Wissenschaftler suchen auch nach subtilen Hinweisen auf veränderte Wettermuster in den letzten Jahrzehnten, darunter eine Studie, die eine Verschiebung in der Art und Weise festgestellt hat, wie Niederschläge fallen, von weniger Nieselregen und leichtem Regen zu mehr Regengüssen. Klimamodelle haben schon lange vorhergesagt, dass diese Änderung eintreten würde, aber die bis zu diesem Zeitpunkt vorhandenen niedrigaufgelösten Reanalyse-Datensätze waren nicht detailliert genug, um die Änderung genau zu bestimmen.
Forscher analysieren auch Veränderungen der schädlichen lokalen Winde, die manchmal mit Stürmen einhergehen. Andere Wissenschaftler befassen sich mit Extremen im Flussabfluss und der Frage, ob CONUS404-Daten als Eingabe in Pflanzenmodelle zur Simulation des Wasserverbrauchs und der Nahrungsmittelproduktion verwendet werden können.

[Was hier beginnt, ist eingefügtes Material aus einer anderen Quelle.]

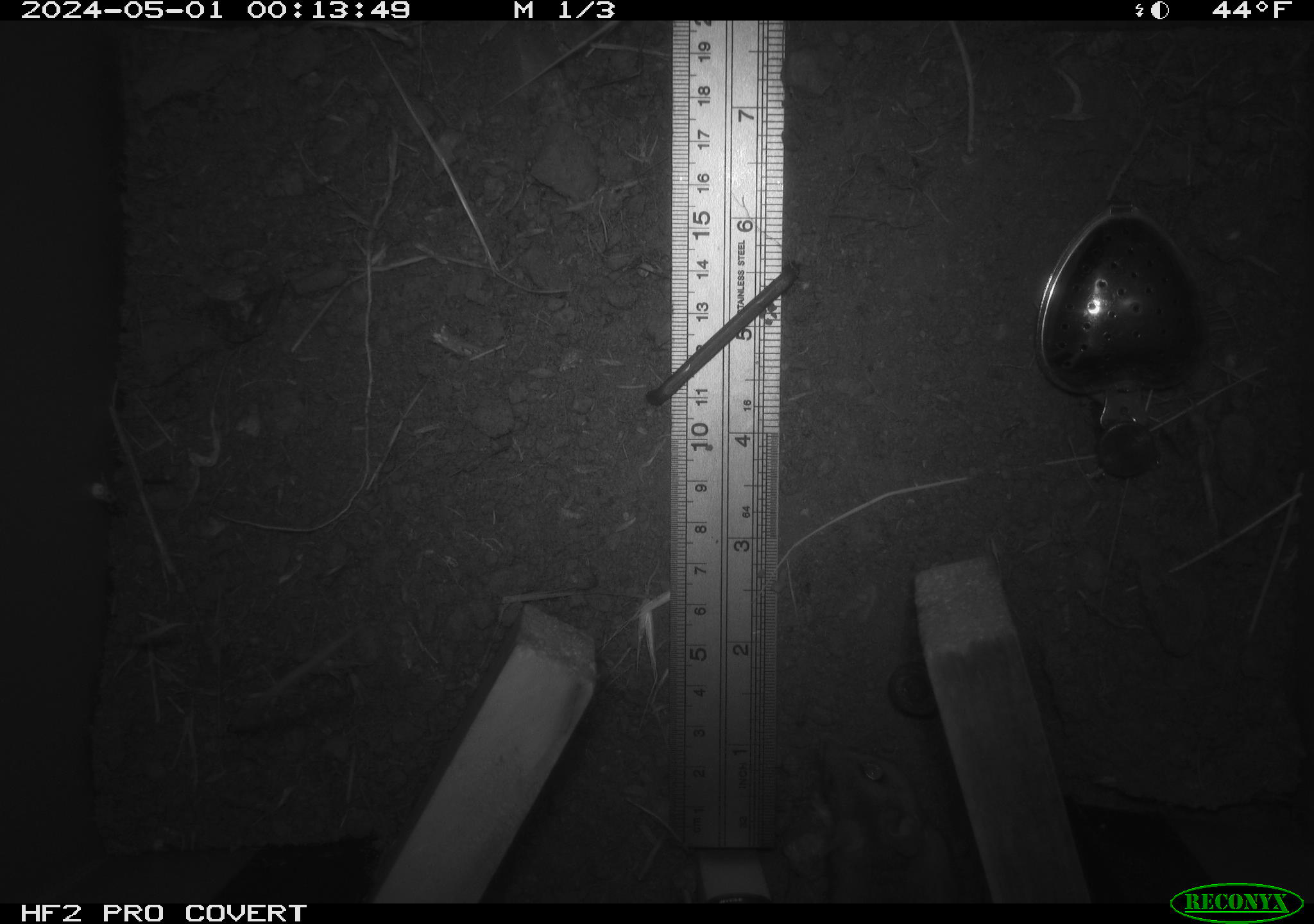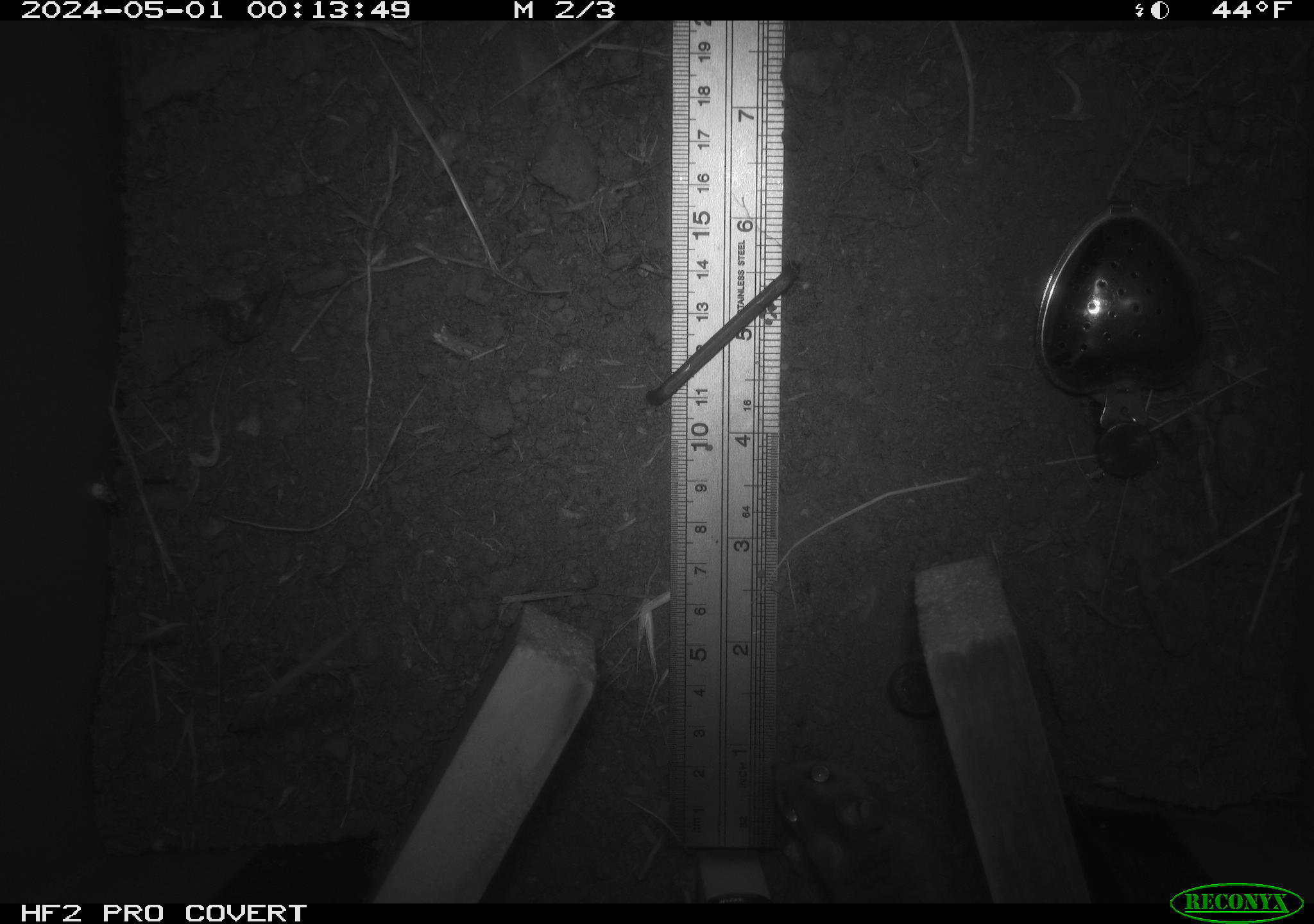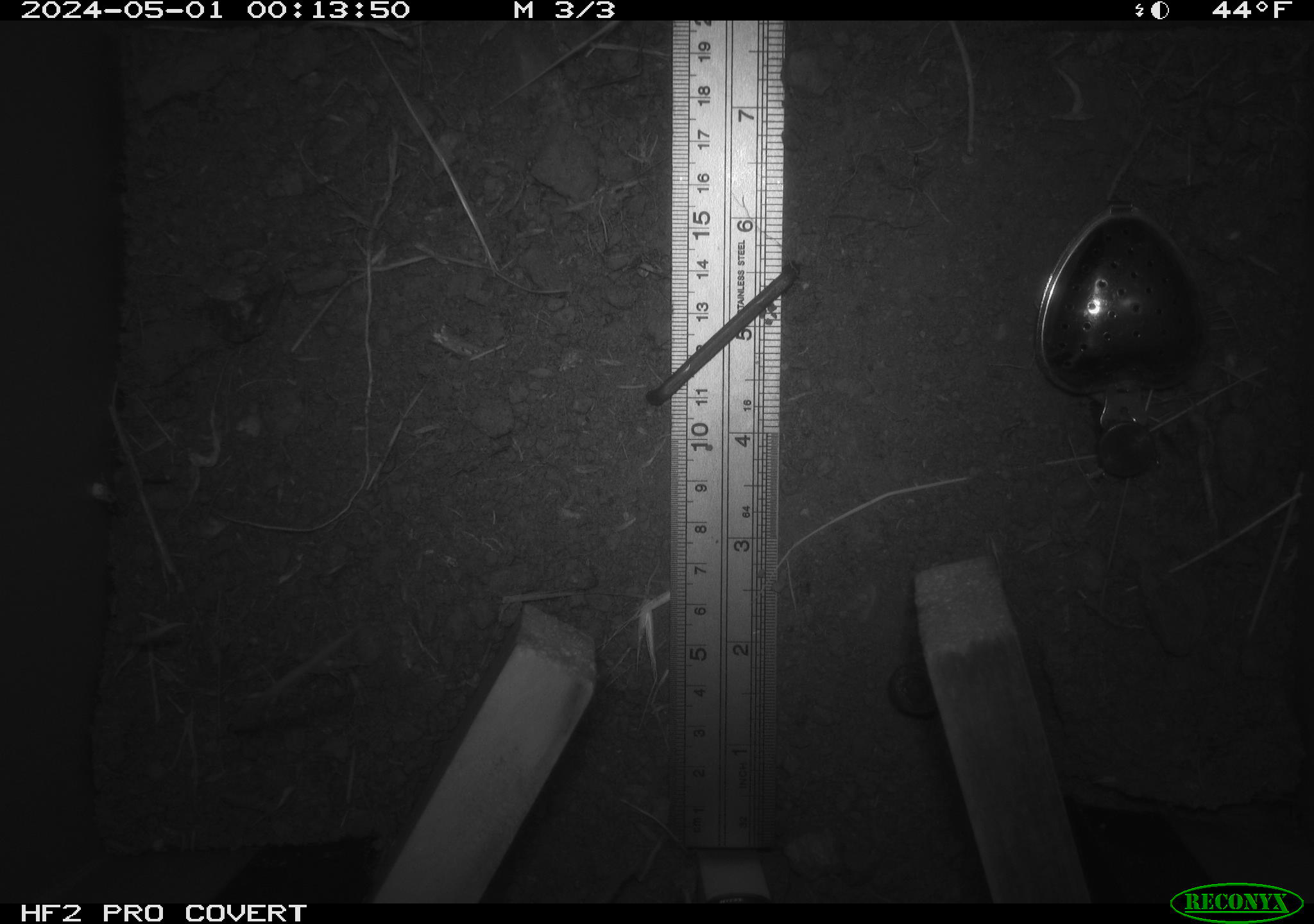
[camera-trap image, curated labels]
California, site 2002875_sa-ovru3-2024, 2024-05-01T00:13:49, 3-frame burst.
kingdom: Animalia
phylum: Chordata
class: Mammalia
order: Rodentia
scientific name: Rodentia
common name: rodent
Rodent (Rodentia).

Während die Nutzung des neuen Datensatzes gerade erst begonnen hat, arbeitet die NCAR-USGS-Zusammenarbeit bereits an Teil zwei des Projekts: einer weiteren über 40-jährigen Simulation des Wetters in den Vereinigten Staaten, dieses Mal in der Zukunft. Die Wissenschaftler werden die gleiche Methodik verwenden, aber anstatt eine Neuanalyse dessen, was in der Vergangenheit passiert ist, herunterzuskalieren, werden sie Daten aus NCARs Community Earth System Model, Version 2, (CESM2) verwenden, um zu prognostizieren, wie die Bedingungen ihrer Meinung nach sein werden wie in der Zukunft. Zusammen werden die beiden Datensätze mehr als 80 Jahre an simulierten Daten liefern, die einen beispiellosen Einblick in die weitere Veränderung unseres Wetters im Zuge der Klimaerwärmung geben werden.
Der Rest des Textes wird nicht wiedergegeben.